Concepts and model behavior¶

Graph representation¶

AGeDi uses AtomsGraph as the main data object:

Nodes: atomic numbers (x) and positions (pos)
Edges: neighbor graph from periodic cutoff
Graph-level data: cell, pbc, optional confinement
Optional mask marks fixed atoms during diffusion updates

Diffusion components¶

Agedi combines:

A score model (predicts scores for configured targets)
One or more noisers (e.g., positions, types)
Optimizer/scheduler configuration for Lightning training

Supported score/noiser pairing is enforced by key matching.

Position noisers¶

Three position noisers are available, each with a fixed prior and noise distribution baked in. Choose based on the physics of your system:

Class / identifier	Prior	Distribution	Use case
`Positions` / `"Positions"`	`StandardNormal`	`Normal`	Gas-phase (molecules, clusters)
`CellPositions` / `"CellPositions"`	`UniformCell`	`Normal`	Periodic bulk / surface (default)
`ConfinedCellPositions` / `"ConfinedCellPositions"`	`UniformCellConfined`	`TruncatedNormal`	Surface overlayer/adsorbate

The prior is the distribution used to initialise atomic positions at the start of the reverse (sampling) process. The distribution is the noise kernel applied during the forward (training) process. The SDE can still be chosen freely on all three classes (default: Variance-Exploding, "ve").
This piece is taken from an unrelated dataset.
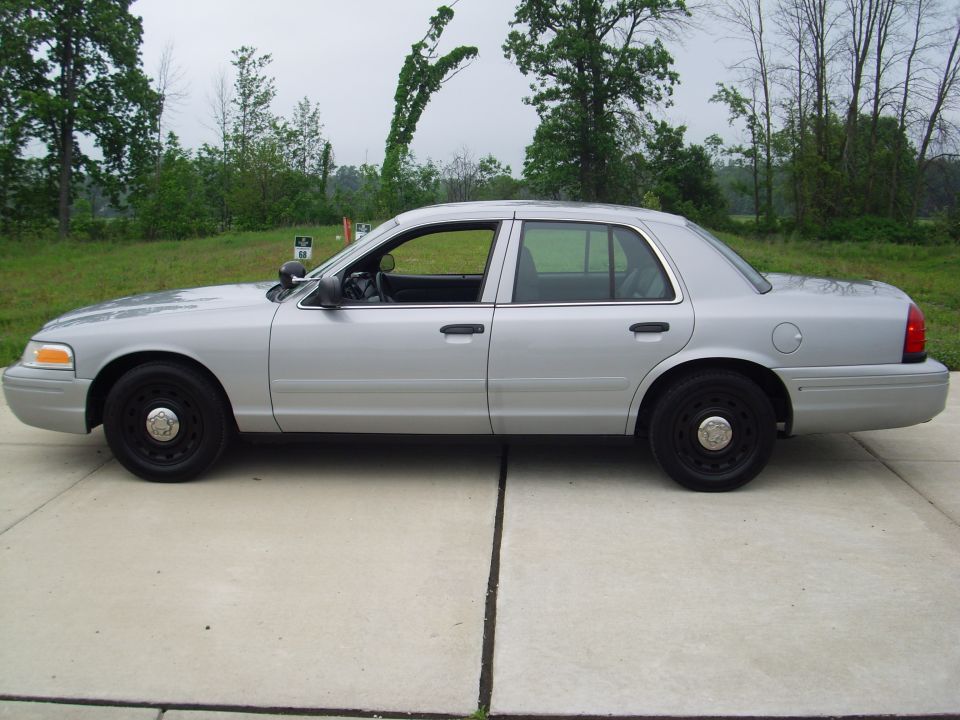 Silver 2004 Ford Crown Victoria sedan, side view, black wheels, parked on concrete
Discrete atom types can be diffused by adding a Types to the noiser list.

Sampling semantics¶

During sampling, required defaults depend on enabled noisers:

n_atoms can come from explicit input, atomic_numbers, or formula
atomic_numbers are needed if type noising is not enabled and formula is not provided
positions are needed if position noising is not enabled
cell is needed unless a template provides it

If a template is provided, generated atoms are appended to template atoms and template atoms are masked as fixed.

Training outputs¶

By default, training writes to logs/version_x:

hparams.yaml: run hyperparameters and data metadata
checkpoints/: model checkpoints

load_diffusion reconstructs the model from these artifacts.

Property conditioning¶

The score model can be conditioned on a per-structure scalar or integer property so that sampling can be steered towards a target value (e.g. formation energy or band gap). Use the conditioning parameter (CLI: --conditioning) to specify the property name and conditioning_type (CLI: --conditioning_type) to choose between "scalar" (continuous, default) and "integer" (discrete) encoding.

The property value is looked up from atoms.info[conditioning] or atoms.get_<conditioning>() for each training structure. At sampling time pass the target value in the property dict:

structures = sample(diffusion, n_samples=10, formula="Pd4O4",
                    property={"energy": -3.5})

Data augmentation (cell repeat)¶

For periodic systems it can be beneficial to augment the training data by tiling each structure along the first two cell vectors. Enable this with repeat (CLI: --repeat) and set the epoch interval at which the repetition level increases with repeat_epoch (CLI: --repeat_epoch).

For example, repeat=3, repeat_epoch=50 starts training on the original cells, increases to 2×2×1 at epoch 50, then to 3×3×1 at epoch 100.